We were also able to draw from the interfaces of popular 3D games, such as Doom. Many computer users move through 3D worlds on a daily basis and have attained a certain savvy for navigating with simple keypad commands and mouse gestures. We wanted to incorporate aspects of these interfaces to meet expectations and facilitate the transition from 3D in a game to 3D on the web.

Burgeoning Conventions From the Web

Despite the web's infancy, a few de-facto conventions have emerged. Links embedded in content are a mainstay of HTML web pages, as is single clicking to follow a link. Presenting the Universal Resource Locator (URL) of a link destination when the cursor is over an anchor is another useful convention. Users can quickly get more information about the destination before they traverse a link. Our goal was to replicate the most useful features and conventions of HTML browsers into our VRML viewer where appropriate.

Varying User Experience Levels

Providing a modeless interface that met the needs of both novice and experienced users was a major goal for WebSpace 1.0. We presumed that most users would be novices at 3D navigation and that we would "bias" our UI in favor of novices. This meant making all important functions easily accessible and usable. With novices there was also an element of enticement. A subgoal was to provide a UI that would encourage first-time users to "try out" our product. We wanted users to experiment with WebSpace and eventually become immersed in a 3D world.

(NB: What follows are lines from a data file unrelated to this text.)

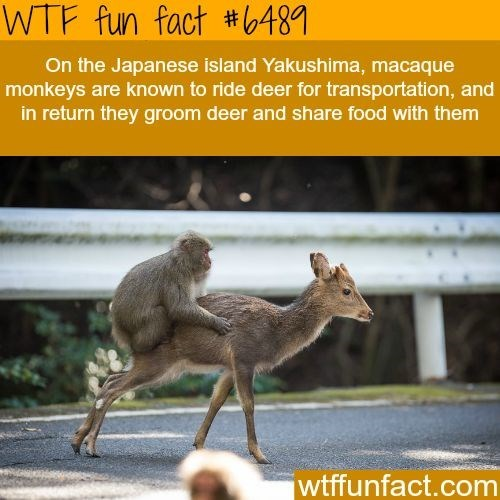 Wildlife - WTF fun fact #6481 On the Japanese island Yakushima, macaque monkeys are known to ride deer for transportation, and in return they groom deer and share food with them wtffunfact.com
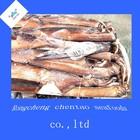 Frozen squid argentina illex argentinus in rongcheng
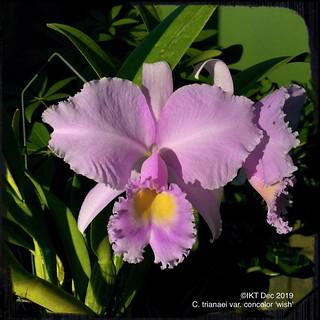 C. trianaei var. concolor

Conversely, there are 3D knowledgeable users who find the trappings of a novice interface too cumbersome. We did not want to diminish the 3D experience in any way for these expert users; thus, we needed to provide the same functionality in a fashion that was less obtrusive, but still easy to use.

Design of WebSpace 1.0

Figure 1 presents the user interface for WebSpace 1.0. The areas of most interest are the viewing window, where the 3D content appears, and a dashboard to manage interactive viewing.

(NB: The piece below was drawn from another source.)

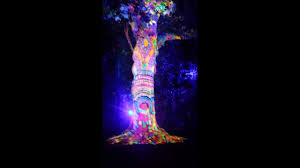 Liberty Light Show Bayeux Tree Of Liberty Light Show San Francisco Youtube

FIGURE 1 GOES HERE (mfm_fg1.gif)

Viewing Window

All 3D scenes appear in the viewing window. We believed that finding and following links would be the most critical tasks performed in this window. We tailored our design accordingly, by reserving clicking in the viewing window while the cursor was over a linked object for following links (as in HTML browsers). Where HTML allows for text and images to be link anchors, VRML allows 3D objects in the scene to be link anchors.

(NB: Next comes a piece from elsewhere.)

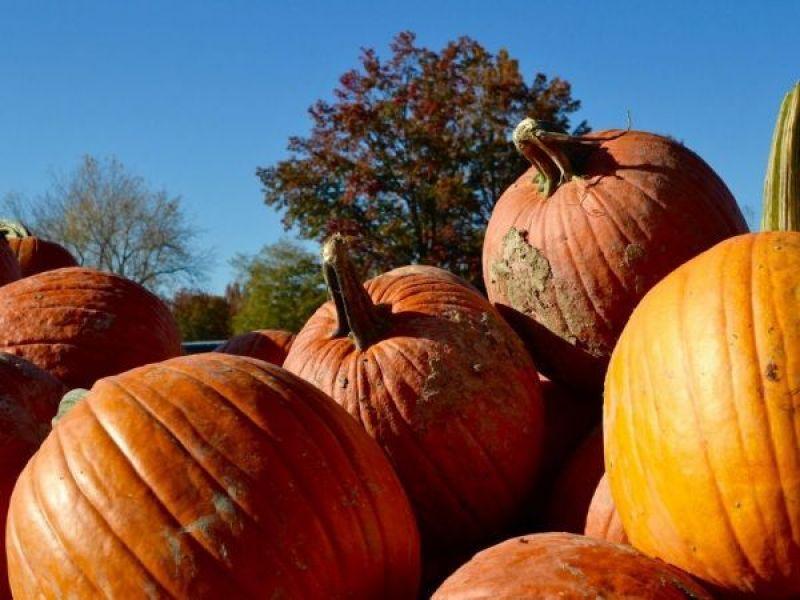 Montgomery County Restaurants Open Thanksgiving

HTML browsers often draw link objects in a different color so that the user can easily find them, and we provided two functions to make certain that users could find links in a VRML world. First, when the cursor passes over a link anchor, we automatically highlight the object by brightening its appearance. Following the lead of HTML browsers, we also display the URL for the link at the bottom of the WebSpace window. Additionally, we provided a function to highlight all the links, allowing users to immediately view all links in the visible area of the 3D scene.

Dashboard

WebSpace 1.0 presents a graphical dashboard across the bottom of the viewing window, to provide ready access to the most important navigation tools. The dashboard contains 3 fixtures: the joystick, the pan control, and the seek tool, as shown in Figure 1. A similar dashboard was created for the examination paradigm with the joystick replaced by a virtual trackball.

The paradigm for the navigation tool is that of a user "walking" around a virtual world. The walk paradigm constrains the up direction of the scene and the height of the camera above a plane perpendicular to that direction. The primary functions needed for this walk paradigm are:

All of this functionality is mapped onto a single affordance on the dashboard. The joystick was selected as it is representative of devices with which the naive user would be familiar. Since it supports all of the primary functions, it is positioned in the center of the dashboard. As the user interacts with it, it gives feedback by moving/turning in the direction of motion.

The primary viewing functions map to the joystick as follows:

Also to assist navigational,, "dead" zones were added around the initial mouse click point. These zones consist of a narrow vertical and horizontal stripe of pixels centered at the click point. If the mouse remains in the vertical zone while moving toward the top/bottom of the window, the camera moves forward/backward with no turning. If the mouse remains in the horizontal zone while moving toward the left/right of the window, the camera rotates with no forward/backward motion.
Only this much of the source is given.